▶ AIM OF THE TASK
Could you arrange the material from the line holding "Show me where nucleus is. (SVG masks)" through the line holding "201H218V190L212 185H190V190H180V201H169V239H196L207 223H212L218", inclusive, as a JSON list of strings, one string per line, skipping blank lines and leaving the pictures out?

▶ EXERCISE DATA
════
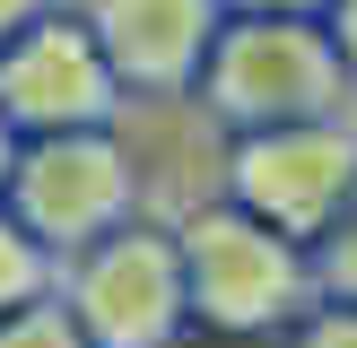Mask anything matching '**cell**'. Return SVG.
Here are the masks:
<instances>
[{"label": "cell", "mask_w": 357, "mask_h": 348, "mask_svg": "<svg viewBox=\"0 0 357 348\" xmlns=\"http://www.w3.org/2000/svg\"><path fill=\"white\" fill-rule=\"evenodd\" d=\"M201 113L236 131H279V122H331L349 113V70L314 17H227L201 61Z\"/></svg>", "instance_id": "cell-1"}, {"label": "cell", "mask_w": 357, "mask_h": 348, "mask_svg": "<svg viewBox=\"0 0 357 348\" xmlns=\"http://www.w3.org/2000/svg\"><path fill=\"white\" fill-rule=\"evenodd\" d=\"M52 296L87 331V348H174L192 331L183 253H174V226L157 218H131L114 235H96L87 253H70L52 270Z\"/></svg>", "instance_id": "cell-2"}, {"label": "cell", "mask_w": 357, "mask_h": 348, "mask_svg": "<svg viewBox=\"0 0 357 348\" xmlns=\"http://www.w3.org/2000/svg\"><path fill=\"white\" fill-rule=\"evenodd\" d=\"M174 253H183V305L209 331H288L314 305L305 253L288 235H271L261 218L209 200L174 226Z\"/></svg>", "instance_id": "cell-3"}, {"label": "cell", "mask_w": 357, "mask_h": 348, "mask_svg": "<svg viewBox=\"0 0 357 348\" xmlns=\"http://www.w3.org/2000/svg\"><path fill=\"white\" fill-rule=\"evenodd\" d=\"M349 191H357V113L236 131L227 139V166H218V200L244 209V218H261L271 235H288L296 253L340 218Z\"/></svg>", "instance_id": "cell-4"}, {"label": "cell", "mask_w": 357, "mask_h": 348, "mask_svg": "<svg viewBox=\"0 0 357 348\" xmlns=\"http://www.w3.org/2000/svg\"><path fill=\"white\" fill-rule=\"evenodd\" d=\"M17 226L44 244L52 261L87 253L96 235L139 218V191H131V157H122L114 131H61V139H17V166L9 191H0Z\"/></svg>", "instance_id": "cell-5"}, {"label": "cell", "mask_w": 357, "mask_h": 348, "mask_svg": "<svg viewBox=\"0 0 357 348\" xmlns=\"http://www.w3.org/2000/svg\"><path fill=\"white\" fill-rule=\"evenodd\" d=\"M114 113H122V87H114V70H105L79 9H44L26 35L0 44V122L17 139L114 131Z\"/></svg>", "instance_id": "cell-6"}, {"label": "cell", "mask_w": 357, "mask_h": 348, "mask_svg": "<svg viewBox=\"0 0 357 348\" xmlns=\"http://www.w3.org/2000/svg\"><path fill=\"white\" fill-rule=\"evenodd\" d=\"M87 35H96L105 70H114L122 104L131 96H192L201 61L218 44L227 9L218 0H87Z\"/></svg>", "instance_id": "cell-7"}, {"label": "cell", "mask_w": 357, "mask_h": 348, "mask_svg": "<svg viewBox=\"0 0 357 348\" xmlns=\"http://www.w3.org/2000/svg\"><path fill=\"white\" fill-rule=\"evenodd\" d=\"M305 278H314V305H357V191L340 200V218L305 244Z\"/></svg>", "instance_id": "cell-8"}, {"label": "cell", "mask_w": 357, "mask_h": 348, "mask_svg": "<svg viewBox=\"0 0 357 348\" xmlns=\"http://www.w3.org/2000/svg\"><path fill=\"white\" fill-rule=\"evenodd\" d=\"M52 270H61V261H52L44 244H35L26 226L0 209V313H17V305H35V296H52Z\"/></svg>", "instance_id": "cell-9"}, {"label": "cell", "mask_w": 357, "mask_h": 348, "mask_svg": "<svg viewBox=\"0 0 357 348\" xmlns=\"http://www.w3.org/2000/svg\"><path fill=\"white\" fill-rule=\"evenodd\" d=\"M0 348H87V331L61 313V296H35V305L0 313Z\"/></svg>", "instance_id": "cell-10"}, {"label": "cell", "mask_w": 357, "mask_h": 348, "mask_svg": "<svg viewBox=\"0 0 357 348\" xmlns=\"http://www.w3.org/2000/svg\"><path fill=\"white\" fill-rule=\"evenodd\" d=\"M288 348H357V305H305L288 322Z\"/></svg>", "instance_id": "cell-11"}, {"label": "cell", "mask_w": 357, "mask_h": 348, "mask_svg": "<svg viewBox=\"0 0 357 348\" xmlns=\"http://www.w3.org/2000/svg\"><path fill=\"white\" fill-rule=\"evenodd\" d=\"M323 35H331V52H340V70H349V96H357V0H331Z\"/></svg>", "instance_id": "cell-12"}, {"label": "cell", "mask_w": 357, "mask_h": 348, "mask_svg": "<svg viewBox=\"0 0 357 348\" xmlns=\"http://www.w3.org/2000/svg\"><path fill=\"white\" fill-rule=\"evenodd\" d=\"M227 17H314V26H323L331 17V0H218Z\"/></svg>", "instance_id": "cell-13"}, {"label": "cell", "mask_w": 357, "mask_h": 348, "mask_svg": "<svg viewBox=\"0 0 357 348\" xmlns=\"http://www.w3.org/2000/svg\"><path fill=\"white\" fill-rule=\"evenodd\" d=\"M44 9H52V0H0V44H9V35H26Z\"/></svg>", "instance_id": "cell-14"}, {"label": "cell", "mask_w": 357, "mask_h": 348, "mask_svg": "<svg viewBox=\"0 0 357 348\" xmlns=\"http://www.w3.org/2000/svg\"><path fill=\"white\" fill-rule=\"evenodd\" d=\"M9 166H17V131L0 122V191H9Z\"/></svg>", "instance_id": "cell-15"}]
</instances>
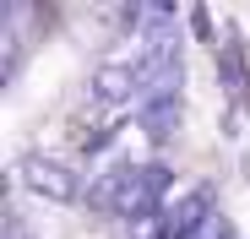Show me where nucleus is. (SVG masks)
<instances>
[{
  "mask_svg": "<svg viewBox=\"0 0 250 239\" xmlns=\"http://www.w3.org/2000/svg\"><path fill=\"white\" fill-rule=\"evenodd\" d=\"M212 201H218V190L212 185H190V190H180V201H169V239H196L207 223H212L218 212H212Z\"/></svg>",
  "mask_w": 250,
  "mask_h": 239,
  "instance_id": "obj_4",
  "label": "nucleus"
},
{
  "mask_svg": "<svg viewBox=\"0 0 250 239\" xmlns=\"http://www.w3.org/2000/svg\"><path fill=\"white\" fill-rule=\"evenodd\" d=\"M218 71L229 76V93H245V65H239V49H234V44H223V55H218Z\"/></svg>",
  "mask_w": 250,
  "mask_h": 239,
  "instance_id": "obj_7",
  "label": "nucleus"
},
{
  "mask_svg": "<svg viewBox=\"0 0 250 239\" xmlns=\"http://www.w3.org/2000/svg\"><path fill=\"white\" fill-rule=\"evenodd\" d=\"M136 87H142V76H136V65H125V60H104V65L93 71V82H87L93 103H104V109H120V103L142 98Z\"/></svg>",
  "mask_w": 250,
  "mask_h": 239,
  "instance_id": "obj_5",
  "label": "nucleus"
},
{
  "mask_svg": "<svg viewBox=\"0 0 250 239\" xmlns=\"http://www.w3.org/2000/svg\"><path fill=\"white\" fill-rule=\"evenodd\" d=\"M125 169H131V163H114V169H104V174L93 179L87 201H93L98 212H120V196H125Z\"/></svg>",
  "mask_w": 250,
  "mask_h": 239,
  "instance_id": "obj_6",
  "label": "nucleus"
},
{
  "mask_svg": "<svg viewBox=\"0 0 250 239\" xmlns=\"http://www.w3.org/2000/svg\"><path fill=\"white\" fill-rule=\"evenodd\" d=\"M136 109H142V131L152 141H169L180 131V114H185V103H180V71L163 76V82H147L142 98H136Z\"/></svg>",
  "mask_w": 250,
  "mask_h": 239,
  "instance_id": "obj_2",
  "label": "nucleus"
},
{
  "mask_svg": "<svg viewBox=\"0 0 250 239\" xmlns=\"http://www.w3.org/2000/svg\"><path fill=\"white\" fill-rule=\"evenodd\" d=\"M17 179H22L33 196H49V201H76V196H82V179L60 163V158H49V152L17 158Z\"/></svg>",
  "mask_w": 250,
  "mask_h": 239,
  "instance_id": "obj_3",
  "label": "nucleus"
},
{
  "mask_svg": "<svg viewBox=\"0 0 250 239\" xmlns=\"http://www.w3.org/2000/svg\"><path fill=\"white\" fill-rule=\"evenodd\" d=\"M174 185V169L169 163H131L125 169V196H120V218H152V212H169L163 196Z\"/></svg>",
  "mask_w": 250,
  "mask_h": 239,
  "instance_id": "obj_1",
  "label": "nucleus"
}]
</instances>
════
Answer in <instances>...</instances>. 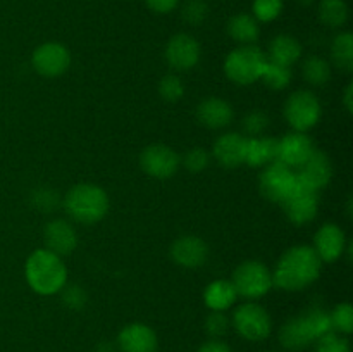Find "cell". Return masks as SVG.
════
▶ EXERCISE RESULT
[
  "Show me where nucleus is. (SVG masks)",
  "<instances>",
  "[{",
  "  \"mask_svg\": \"<svg viewBox=\\\"0 0 250 239\\\" xmlns=\\\"http://www.w3.org/2000/svg\\\"><path fill=\\\"white\\\" fill-rule=\\\"evenodd\\\" d=\\\"M212 201H218V190L212 185H190V190H180V201H169V239H196L207 223H212L218 212H212Z\\\"/></svg>\","
]